▶ Requirements
Can you reproduce, word for word, the lines of the listing below from the line with "In the context" to the line with "is farthest from the snow bank at (513,256)?", leaving the pictures out?

▬▬▬▬▬▬▬▬▬▬

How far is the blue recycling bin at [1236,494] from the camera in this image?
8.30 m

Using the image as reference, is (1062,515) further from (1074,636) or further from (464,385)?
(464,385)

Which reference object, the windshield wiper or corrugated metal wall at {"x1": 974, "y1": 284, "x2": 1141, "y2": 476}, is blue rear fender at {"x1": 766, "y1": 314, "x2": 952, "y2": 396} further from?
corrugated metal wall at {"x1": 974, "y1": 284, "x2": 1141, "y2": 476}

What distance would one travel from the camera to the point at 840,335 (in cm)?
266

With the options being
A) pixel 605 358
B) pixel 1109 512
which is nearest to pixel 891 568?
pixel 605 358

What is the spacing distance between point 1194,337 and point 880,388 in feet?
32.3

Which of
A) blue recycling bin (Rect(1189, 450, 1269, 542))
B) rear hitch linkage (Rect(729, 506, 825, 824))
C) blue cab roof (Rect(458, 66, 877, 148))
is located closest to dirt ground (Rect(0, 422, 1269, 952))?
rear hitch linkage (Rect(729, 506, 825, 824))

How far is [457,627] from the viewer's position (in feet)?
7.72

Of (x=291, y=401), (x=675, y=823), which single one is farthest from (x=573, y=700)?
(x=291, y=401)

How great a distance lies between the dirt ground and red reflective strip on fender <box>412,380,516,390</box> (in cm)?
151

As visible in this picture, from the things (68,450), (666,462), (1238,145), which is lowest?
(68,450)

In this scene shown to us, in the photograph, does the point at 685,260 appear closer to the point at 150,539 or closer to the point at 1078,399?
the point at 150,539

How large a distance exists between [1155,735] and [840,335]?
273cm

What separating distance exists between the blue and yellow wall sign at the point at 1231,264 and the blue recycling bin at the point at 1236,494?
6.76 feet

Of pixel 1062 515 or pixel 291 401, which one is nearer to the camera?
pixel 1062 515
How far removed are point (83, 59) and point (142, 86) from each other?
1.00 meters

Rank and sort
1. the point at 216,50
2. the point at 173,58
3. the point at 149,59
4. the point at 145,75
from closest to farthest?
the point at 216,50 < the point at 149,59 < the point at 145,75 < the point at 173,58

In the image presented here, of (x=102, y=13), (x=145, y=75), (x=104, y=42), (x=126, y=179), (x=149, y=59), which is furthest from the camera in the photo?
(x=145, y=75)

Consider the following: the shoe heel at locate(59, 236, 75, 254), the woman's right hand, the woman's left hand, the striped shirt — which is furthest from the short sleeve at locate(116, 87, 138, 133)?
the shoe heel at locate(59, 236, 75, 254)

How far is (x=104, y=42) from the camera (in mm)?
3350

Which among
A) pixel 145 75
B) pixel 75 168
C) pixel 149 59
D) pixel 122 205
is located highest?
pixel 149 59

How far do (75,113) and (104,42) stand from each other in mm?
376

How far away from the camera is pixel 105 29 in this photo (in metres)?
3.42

▬▬▬▬▬▬▬▬▬▬

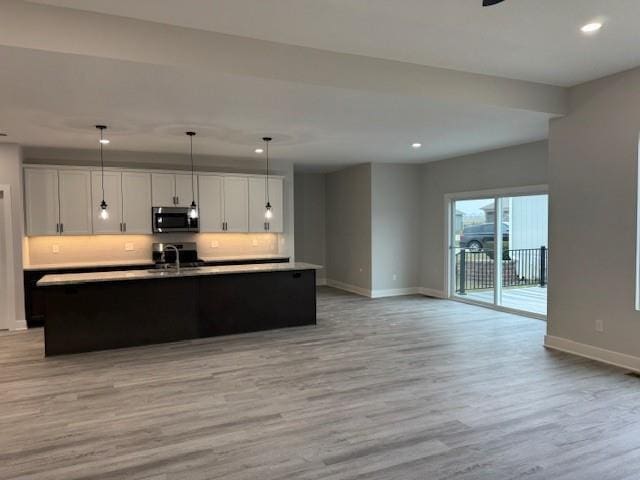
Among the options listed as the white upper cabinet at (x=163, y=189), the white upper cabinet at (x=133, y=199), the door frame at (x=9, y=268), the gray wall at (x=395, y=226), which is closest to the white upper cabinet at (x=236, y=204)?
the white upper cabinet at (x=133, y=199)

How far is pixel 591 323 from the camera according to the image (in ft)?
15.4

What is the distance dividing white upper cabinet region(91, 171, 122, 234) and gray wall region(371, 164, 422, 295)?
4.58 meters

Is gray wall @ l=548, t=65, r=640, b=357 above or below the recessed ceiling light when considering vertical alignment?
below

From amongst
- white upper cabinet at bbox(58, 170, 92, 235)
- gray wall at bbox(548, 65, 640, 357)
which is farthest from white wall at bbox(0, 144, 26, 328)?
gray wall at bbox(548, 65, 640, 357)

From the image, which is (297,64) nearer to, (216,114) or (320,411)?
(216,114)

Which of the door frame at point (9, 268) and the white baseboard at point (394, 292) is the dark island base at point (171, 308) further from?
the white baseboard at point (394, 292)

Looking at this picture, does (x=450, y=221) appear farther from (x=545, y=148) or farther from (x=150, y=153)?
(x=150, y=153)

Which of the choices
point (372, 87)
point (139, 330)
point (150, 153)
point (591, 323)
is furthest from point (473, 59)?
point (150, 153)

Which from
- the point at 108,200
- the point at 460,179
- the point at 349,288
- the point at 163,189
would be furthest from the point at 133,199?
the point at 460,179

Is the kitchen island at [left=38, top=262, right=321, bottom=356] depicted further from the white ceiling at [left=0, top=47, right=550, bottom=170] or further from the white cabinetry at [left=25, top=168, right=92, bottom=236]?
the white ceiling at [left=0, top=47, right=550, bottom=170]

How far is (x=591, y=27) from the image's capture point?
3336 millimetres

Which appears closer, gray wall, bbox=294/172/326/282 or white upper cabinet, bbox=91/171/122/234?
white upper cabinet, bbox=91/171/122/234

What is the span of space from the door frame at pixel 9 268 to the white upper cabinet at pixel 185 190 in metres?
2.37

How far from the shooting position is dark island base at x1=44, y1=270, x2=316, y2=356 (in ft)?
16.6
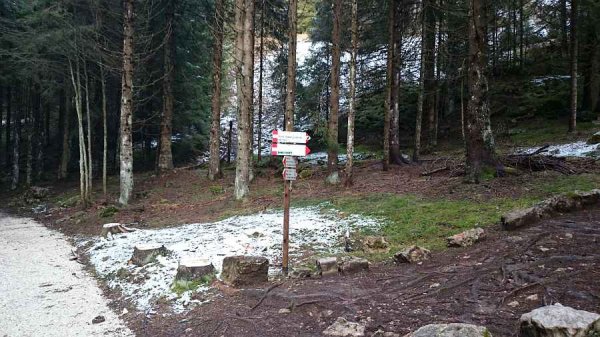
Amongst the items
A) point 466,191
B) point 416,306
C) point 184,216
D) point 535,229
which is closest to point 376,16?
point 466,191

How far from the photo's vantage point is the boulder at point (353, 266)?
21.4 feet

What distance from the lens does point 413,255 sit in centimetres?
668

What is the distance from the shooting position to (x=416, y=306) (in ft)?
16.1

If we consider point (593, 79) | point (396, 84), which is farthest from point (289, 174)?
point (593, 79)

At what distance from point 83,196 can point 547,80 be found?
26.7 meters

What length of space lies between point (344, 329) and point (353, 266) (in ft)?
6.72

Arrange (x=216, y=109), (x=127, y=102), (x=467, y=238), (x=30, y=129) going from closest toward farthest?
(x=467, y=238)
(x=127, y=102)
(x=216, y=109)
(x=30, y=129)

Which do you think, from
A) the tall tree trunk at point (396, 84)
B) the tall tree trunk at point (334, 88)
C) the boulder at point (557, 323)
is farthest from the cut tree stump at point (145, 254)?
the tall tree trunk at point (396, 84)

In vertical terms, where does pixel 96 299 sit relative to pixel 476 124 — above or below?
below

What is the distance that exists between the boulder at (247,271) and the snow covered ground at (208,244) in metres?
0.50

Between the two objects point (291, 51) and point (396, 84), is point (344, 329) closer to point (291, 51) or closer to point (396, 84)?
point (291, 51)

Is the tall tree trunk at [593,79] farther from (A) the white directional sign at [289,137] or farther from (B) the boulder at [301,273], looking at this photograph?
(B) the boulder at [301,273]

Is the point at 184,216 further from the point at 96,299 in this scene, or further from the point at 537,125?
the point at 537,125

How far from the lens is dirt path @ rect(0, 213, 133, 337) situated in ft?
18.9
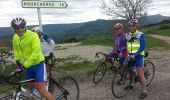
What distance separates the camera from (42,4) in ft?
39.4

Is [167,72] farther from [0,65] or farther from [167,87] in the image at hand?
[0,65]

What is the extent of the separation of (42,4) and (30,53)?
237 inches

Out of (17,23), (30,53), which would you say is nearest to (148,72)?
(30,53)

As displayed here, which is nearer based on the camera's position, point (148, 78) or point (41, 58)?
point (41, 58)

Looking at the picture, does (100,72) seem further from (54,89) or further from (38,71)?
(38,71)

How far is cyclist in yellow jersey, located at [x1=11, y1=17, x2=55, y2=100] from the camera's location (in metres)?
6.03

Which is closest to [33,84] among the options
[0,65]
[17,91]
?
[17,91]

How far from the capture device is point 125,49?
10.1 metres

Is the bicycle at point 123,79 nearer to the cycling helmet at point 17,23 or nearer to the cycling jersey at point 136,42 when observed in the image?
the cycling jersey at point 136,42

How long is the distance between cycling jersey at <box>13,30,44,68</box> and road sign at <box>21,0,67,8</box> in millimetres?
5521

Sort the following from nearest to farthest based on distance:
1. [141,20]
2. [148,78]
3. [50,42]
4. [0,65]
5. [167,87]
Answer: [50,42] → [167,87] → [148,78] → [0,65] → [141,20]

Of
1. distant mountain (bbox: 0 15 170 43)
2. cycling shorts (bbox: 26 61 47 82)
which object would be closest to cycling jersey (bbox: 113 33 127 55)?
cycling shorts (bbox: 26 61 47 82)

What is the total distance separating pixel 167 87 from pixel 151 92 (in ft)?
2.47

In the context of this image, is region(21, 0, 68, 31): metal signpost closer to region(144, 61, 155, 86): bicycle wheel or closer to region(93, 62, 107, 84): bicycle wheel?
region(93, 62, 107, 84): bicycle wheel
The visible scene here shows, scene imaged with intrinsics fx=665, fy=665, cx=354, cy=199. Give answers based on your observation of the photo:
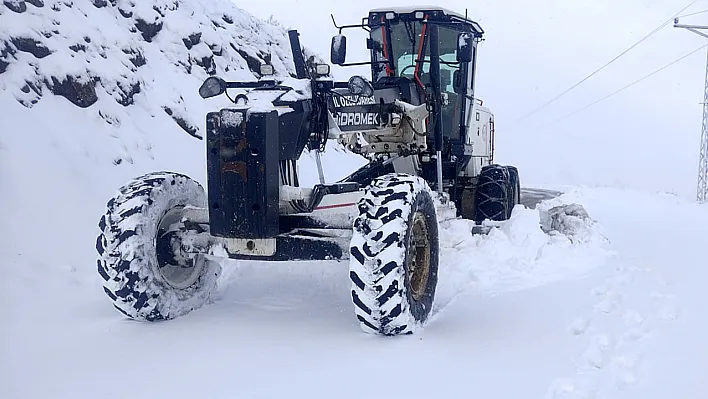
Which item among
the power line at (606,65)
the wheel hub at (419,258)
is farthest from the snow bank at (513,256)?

▬▬▬▬▬▬▬▬▬▬

▶ Solution
In the context of this image, is region(21, 0, 68, 31): metal signpost closer to region(144, 61, 155, 86): bicycle wheel or closer to region(93, 62, 107, 84): bicycle wheel?
region(93, 62, 107, 84): bicycle wheel
The visible scene here shows, scene imaged with intrinsics fx=665, fy=665, cx=354, cy=199. Give answers based on your observation of the photo:
Which item among
the power line at (606,65)
the wheel hub at (419,258)
is farthest from the snow bank at (513,256)?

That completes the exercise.